“Very well! Do you believe in what we call the instincts of a gentleman?”
“Of course.”
“Such as—the instinct to be self-controlled; not to be rude or intolerant; not to ‘slop-over’; not to fuss, nor to cry out; to hold your head up, so that people refrain from taking liberties; to be ready to do things for others, to be chary of asking others to do things for you, and grateful when they do them?”
“Yes,” I said, “all these I believe in.”
“What central truth do you imagine that these instincts come from?”
“Well, they’re all such a matter of course—I don’t think I ever considered.”
“If by any chance,” he replied, “you ever do, you will find they come from an innate worship of balance, of the just mean; an inborn reverence for due proportion, a natural sense of harmony and rhythm, and a consequent mistrust of extravagance.
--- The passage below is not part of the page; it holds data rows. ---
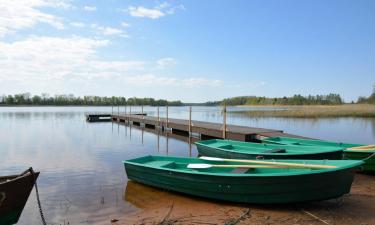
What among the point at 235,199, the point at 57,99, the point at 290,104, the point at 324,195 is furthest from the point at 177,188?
the point at 57,99

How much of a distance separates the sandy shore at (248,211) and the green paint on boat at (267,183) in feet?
0.75

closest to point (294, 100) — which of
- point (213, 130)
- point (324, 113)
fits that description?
point (324, 113)

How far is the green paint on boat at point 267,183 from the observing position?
6.15 metres

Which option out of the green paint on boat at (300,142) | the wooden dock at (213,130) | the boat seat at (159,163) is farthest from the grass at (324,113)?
the boat seat at (159,163)

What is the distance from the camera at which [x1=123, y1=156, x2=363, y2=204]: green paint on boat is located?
6148 mm

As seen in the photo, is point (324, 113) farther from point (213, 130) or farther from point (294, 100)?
point (294, 100)

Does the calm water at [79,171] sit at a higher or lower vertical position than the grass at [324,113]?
lower

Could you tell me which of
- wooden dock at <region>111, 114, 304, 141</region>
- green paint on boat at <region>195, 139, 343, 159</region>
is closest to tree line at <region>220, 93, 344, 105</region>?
wooden dock at <region>111, 114, 304, 141</region>

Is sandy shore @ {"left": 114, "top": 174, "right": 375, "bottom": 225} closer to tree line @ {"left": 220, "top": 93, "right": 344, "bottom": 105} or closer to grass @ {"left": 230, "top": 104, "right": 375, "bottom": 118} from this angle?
grass @ {"left": 230, "top": 104, "right": 375, "bottom": 118}

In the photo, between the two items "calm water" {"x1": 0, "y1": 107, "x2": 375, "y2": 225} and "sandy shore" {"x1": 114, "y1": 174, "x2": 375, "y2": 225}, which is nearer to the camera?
"sandy shore" {"x1": 114, "y1": 174, "x2": 375, "y2": 225}

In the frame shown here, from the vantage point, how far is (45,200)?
327 inches

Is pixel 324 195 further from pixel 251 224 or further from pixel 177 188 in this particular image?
pixel 177 188

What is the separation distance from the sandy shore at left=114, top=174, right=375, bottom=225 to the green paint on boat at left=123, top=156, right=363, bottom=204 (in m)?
0.23

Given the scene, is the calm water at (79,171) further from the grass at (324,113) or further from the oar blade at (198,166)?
the grass at (324,113)
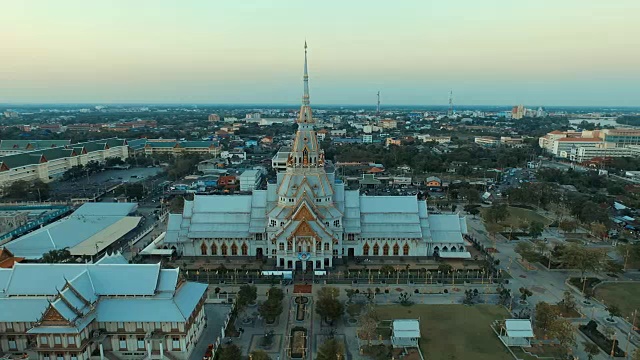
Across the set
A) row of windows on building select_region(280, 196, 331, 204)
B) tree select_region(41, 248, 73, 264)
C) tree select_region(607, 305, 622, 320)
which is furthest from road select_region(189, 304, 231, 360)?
tree select_region(607, 305, 622, 320)

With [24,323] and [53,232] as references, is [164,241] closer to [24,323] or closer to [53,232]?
[53,232]

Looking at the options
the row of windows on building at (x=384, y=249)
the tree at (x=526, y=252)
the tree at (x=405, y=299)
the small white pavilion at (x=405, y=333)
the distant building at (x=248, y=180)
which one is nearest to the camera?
the small white pavilion at (x=405, y=333)

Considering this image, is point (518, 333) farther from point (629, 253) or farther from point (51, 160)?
point (51, 160)

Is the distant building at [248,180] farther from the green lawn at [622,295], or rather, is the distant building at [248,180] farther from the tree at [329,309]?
the green lawn at [622,295]

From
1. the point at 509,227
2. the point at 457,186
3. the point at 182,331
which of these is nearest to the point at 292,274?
the point at 182,331

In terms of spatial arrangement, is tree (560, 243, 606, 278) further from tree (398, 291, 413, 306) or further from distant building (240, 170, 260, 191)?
distant building (240, 170, 260, 191)

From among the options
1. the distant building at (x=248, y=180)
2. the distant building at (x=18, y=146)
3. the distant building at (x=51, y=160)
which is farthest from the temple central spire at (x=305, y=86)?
the distant building at (x=18, y=146)
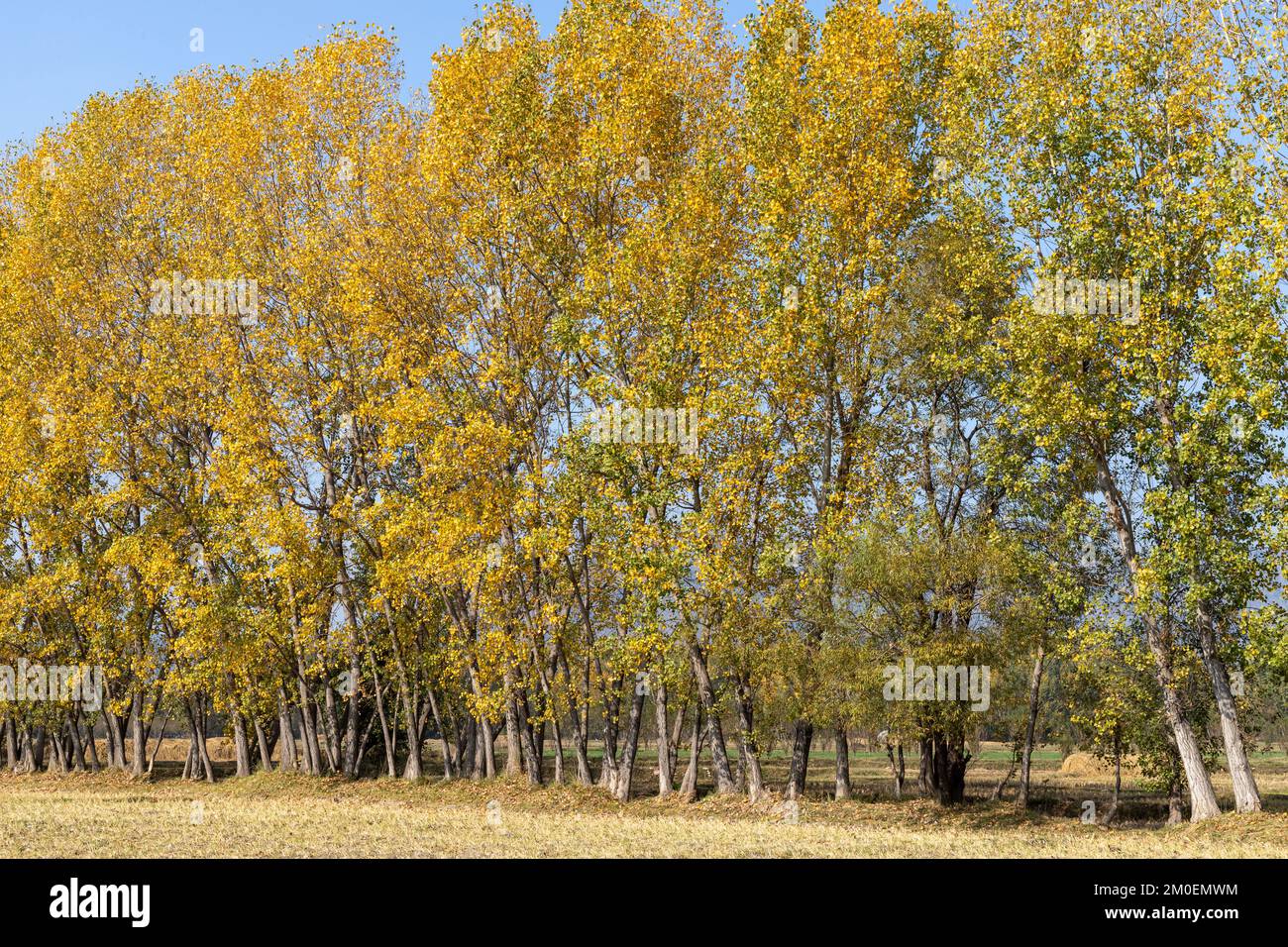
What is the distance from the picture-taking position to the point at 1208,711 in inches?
1308

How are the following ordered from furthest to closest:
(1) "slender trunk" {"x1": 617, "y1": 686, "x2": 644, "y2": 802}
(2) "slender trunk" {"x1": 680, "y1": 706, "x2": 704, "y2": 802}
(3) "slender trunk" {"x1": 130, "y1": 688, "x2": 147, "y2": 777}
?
(3) "slender trunk" {"x1": 130, "y1": 688, "x2": 147, "y2": 777} < (2) "slender trunk" {"x1": 680, "y1": 706, "x2": 704, "y2": 802} < (1) "slender trunk" {"x1": 617, "y1": 686, "x2": 644, "y2": 802}

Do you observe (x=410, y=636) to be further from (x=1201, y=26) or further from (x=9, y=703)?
(x=1201, y=26)

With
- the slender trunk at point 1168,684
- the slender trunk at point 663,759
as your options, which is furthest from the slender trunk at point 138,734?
the slender trunk at point 1168,684

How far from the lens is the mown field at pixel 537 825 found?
19328mm

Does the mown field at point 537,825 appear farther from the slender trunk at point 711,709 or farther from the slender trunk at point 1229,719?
the slender trunk at point 711,709

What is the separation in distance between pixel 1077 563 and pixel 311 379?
24424 mm

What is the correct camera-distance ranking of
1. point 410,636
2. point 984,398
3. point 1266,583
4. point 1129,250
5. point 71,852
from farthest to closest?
point 410,636 → point 984,398 → point 1129,250 → point 1266,583 → point 71,852

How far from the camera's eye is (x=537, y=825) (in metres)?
25.1

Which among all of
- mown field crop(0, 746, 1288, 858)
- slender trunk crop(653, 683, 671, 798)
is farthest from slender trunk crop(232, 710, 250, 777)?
slender trunk crop(653, 683, 671, 798)

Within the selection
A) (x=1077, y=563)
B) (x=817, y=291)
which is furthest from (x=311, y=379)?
(x=1077, y=563)

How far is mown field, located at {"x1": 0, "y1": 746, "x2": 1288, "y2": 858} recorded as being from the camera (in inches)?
761

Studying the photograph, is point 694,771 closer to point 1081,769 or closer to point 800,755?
point 800,755

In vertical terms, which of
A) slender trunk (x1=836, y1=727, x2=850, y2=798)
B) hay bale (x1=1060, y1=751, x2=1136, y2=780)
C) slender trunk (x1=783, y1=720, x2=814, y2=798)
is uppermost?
slender trunk (x1=783, y1=720, x2=814, y2=798)

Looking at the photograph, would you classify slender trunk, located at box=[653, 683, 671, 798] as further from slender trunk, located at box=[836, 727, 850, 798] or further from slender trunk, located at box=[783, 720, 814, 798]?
slender trunk, located at box=[836, 727, 850, 798]
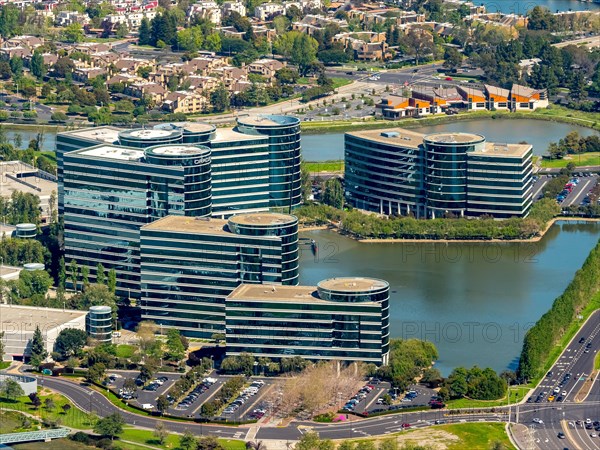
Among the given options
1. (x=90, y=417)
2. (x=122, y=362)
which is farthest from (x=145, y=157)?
A: (x=90, y=417)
What is a bounder? Just a man without sufficient sense of proportion to know that he is not so important in the scheme of things as he thinks he is!”
“You are right there!”
“Very well. Refinement is a quality of the individual who has—and conforms to—a true (not a conventional) sense of proportion; and vulgarity is either the natural conduct of people without that sense of proportion, or of people who imitate and reproduce the tricks of refinement wholesale, without any real feeling for proportion; or again, it is mere conscious departure from the sense of proportion for the sake of cutting a dash.”
“Ah!” I said; “and to which of these kinds of vulgarity is the fashion of docking horses’ tails a guardian angel?”